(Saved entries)
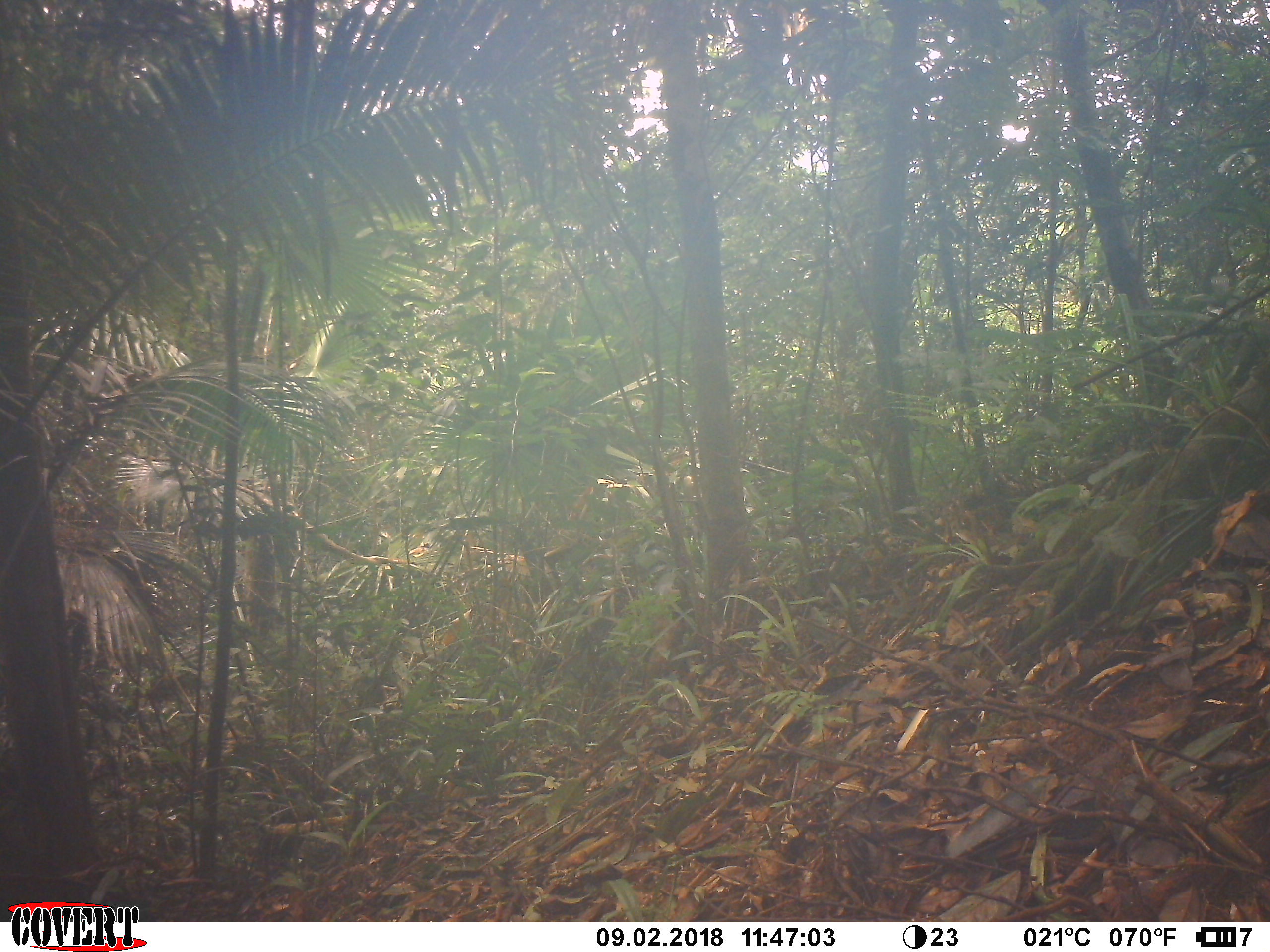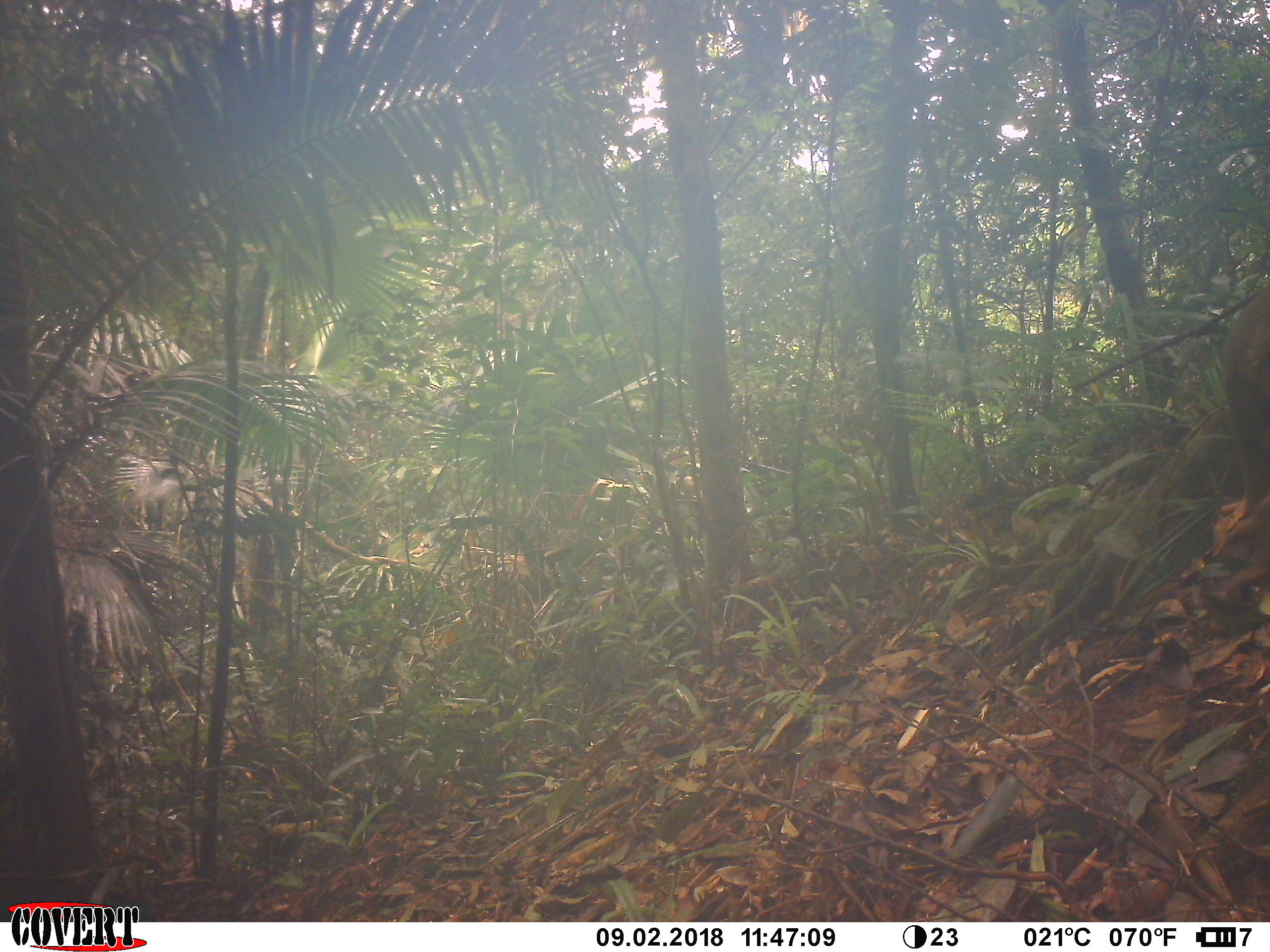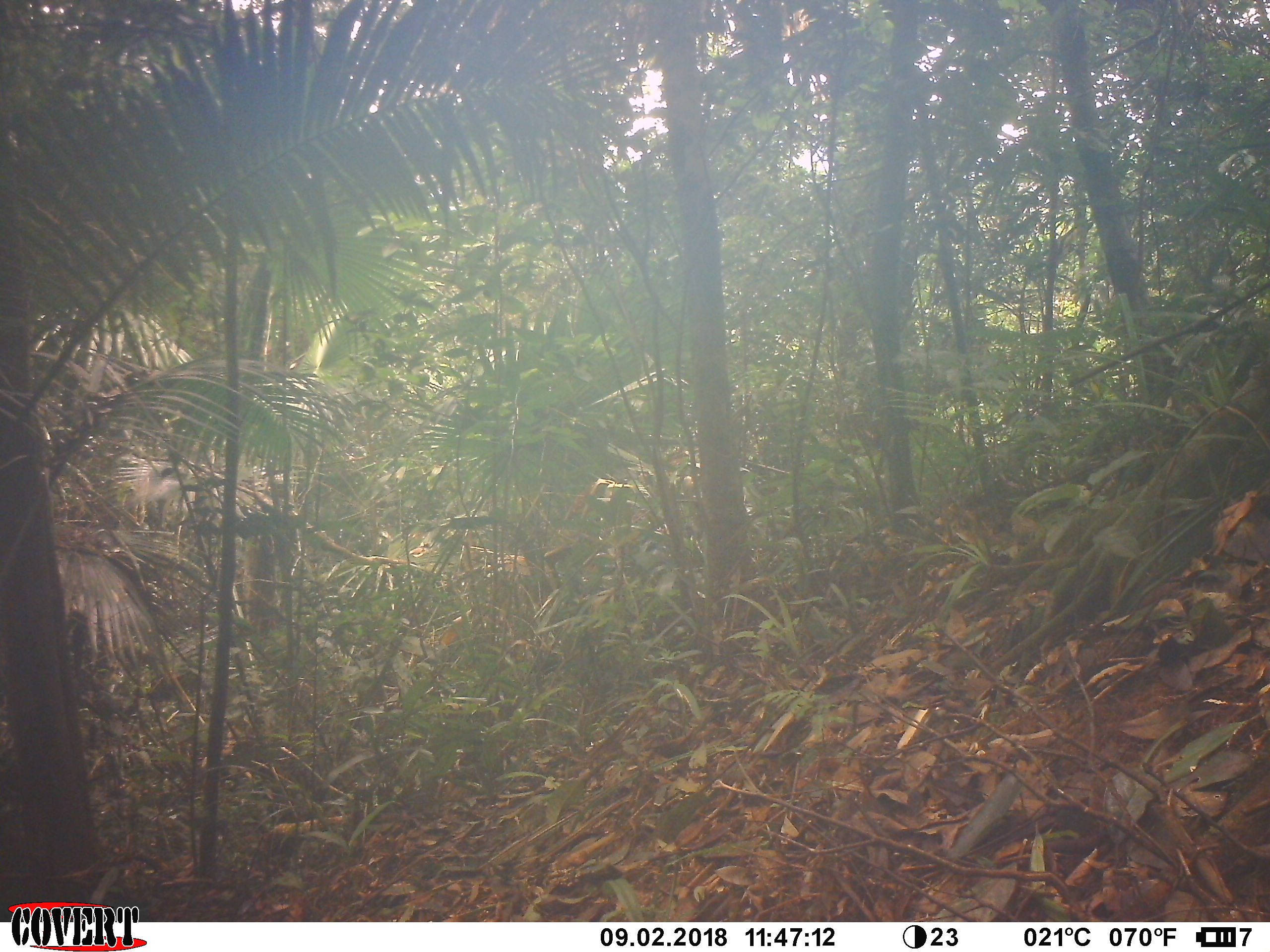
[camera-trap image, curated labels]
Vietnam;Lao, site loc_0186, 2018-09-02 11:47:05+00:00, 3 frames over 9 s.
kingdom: Animalia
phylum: Chordata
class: Mammalia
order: Primates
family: Cercopithecidae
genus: Macaca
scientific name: Macaca arctoides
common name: stump-tailed macaque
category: stump tailed macaque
Stump tailed macaque (stump-tailed macaque) (Macaca arctoides). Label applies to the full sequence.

## Assigned task
From the first line of the records down through the line containing "common name: stump-tailed macaque", transcribe exactly those lines and no others, both ends kept, pictures dropped.

## Response area
[camera-trap image, curated labels]
Vietnam;Lao, site loc_0186, 2018-09-02 11:47:05+00:00, 3 frames over 9 s.
kingdom: Animalia
phylum: Chordata
class: Mammalia
order: Primates
family: Cercopithecidae
genus: Macaca
scientific name: Macaca arctoides
common name: stump-tailed macaque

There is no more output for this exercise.